Oscillator-Based Hybrid Gait Phase Estimation Method for Hip Assistive Exoskeleton

Abstract

To solve the problem of slow or lack of convergence of the gait phase estimation of the adaptive oscillator (AO) in the walking speed switching stage, this study designs an oscillator-based hybrid gait phase estimation method for hip assistive exoskeletons. First, the collected raw data of the hip angle are processed by performing Butterworth low-pass filtering. Then, by analyzing the characteristics of the hip angle curve and plantar pressure during each stage of walking, a divider that combines the hip angle, hip angular velocity, and plantar pressure is constructed to divide each gait cycle accurately. Finally, a phase estimator based on the angle model (AMPE) is proposed to replace the AO for phase estimation during the walking speed switching phase and to revert to AO for phase estimation when the walking speed is stable.

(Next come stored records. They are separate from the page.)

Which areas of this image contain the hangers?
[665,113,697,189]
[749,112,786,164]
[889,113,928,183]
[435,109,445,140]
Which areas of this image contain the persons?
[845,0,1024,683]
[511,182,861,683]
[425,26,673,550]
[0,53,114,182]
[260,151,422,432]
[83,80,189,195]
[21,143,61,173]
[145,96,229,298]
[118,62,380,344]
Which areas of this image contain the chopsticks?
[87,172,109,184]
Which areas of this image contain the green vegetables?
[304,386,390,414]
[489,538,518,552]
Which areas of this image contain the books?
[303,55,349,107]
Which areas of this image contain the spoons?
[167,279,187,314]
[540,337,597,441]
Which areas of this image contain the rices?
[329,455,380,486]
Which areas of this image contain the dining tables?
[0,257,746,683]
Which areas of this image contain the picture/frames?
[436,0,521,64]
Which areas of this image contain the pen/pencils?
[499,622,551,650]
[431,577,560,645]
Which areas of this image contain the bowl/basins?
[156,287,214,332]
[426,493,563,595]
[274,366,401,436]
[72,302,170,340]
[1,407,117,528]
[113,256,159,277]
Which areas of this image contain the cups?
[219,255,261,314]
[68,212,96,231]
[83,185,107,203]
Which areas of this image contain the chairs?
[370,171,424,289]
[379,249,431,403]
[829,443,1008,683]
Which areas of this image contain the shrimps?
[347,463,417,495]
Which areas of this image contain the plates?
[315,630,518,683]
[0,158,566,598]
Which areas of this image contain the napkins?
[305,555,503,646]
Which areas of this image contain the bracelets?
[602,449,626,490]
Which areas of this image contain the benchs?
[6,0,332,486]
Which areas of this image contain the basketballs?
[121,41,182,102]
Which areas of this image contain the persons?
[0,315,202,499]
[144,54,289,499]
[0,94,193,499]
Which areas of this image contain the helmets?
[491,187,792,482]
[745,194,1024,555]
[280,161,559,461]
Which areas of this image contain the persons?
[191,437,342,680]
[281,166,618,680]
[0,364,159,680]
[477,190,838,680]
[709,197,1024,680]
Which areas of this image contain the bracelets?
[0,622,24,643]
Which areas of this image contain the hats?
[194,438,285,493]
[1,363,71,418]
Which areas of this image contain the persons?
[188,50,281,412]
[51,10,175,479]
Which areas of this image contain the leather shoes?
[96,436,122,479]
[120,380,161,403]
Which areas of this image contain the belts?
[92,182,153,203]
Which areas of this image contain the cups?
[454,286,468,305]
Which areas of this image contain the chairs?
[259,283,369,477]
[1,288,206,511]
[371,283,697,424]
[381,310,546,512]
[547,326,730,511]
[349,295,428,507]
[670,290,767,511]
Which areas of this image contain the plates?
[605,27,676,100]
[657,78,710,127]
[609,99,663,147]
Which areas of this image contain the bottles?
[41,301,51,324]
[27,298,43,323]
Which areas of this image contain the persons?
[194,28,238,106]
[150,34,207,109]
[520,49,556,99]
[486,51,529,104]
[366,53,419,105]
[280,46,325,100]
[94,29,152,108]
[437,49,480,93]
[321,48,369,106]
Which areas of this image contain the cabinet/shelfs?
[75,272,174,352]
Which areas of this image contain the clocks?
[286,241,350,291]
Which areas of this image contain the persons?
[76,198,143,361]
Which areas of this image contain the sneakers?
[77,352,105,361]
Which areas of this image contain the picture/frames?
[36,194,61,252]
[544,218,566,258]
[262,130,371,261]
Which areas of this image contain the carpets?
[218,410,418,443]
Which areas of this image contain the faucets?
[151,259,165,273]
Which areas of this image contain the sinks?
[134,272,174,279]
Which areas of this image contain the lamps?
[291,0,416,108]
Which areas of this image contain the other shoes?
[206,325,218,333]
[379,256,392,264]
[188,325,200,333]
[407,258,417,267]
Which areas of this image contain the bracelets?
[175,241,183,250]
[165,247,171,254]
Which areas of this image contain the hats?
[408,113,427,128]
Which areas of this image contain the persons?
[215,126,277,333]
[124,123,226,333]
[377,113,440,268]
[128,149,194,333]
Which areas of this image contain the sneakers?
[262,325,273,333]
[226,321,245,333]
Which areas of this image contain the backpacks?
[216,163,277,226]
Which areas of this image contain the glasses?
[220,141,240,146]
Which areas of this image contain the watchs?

By performing experiments of different walking speeds switching on the treadmill and outdoor walking scenarios, it is verified that the oscillator-based hybrid gait phase estimation method (AO+AMPE) has lower phase estimation errors and improves the gait feature estimation performance in the case of different walking speed switching, when compared with the AO-based phase estimation method and the hybrid phase oscillator-based (PO+AO) phase estimation method.